Contemplating the delicacies of queer of color appearances, other works principally juxtapose hard and soft, exterior and interior, penetrability and impenetrability. Hector Silva’s graphite drawings reconstitute the solid facades of urban homeboys and barrio street thugs with sartorial codes of self-solicitation. Like Carlos Almaraz before him, Silva questions machista muscularity testing the divisions of compulsory heterosexuality and sexual ambiguity; emboldening another look at LA’s homeboys in their sexual tensions and suggestive self-fashioning. Other artists like Vinnie Garcia, Roy Martinez (aka Lambe Culo), and Nao Bustamante fancy fabrics to adorn gender variant and queer of color worlds. Like José Muñoz’s worldmaking proposal for “the ways in which performances—both theatrical and everyday rituals—have the ability to establish alternative views of the world,” these artists fabricate site-specific installations, adornments, and para-military garments and in the case of Bustamante’s soldadera Kevlar gowns, fashioning the queer ethnoracial body with bulletproof fibers for a better tomorrow [3].

The future promise of some artworks whether in the romantic parable of Denae Howard’s Black Love Story (2015) or Joey Terrill’s mid-coital Just What Is It, About Today’s Homos, That Makes Them So Appealing (2011) also necessitates reflection on our present circumstances and vulnerabilities. Currently, trans women of color shoulder the highest propensity for anti-transgender victimization and death. The fragility of life is something queers of color know all too well. As Rubén Esparza’s Pulse 49 (2017) reflects, blackness and brownness intermingle in the aftermath of twinned travesties: AIDS and Pulse nightclub. Penned in the artist’s own blood, Esparza inscribes the names of the forty-nine killed on June 12, 2016 when a shooter opened fire on Latino night at Pulse, the Orlando nightclub. With twenty-three slain of Puerto Rican descent, the horror of that moment echoed the increased exposures of violence and brutality that black, brown, and Afro-Latinx queers have confronted transnationally stretching from island to mainland. Listed in a format rising from the bottom region of the page, Pulse 49 eerily reflects the enlisting of names in a manner reminiscent of the AIDS crisis. Although there is no end to the dying with people of color representing the highest rate of new HIV infections presently, Esparza returns to a familiar AIDS memorial vocabulary and births these names in the plasmic fluid made lethal in AIDS phobic discourses. Esparza bears on this moment of AIDS history and cross-ethnic queer performance art to forge new territory. Thus, he commences a language of loss that a blacktino queer optic makes possible.

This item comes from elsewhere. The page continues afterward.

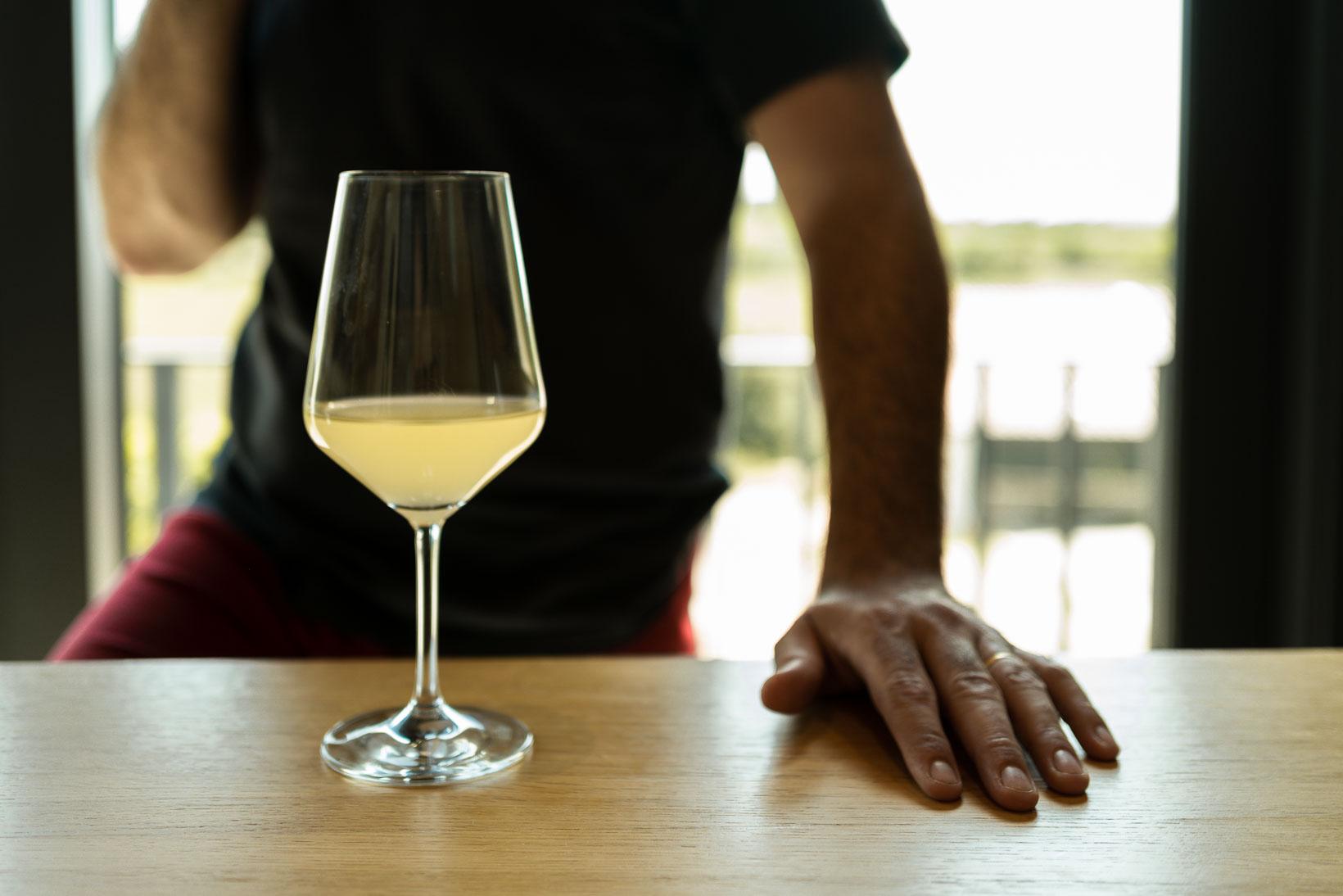sauro-maule-wines-Q1030246_p_lr_web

—Text by Robb Hernández, Ph.D., Associate Professor, University of California, Riverside

Artists

Laura Aguilar, Carlos Almaraz, Patrisse Cullors, Texas Isaiah, Devin Morris, Paul Mpagi Sepuya, dana washington, Nao Bustamante, Amina Cruz, Angel Divina, Rafa Esparza, Vinnie Garcia, Felix Gonzalez-Torres, Maurice Harris, Danae Howard, Alma Lopez, Roy Martinez, Devin N. Morris, Joey Terrill.

www.sandiego-art.org

[1] Johnson, E. Patrick and Ramón H. Rivera-Servera. “Introduction: Ethnoracial Intimacies in Blacktino Queer Performance.” In Blacktino Queer Performance, edited by E. Patrick Johnson and Ramón Rivera-Servera, 1-18. Durham, NC: Duke University Press, 2016.

[2] Ibid., 6.

[3] Muñoz, José Esteban. Disidentifications: Queers of Color and the Performance of Politics Minneapolis: University of Minnesota Press, 1999.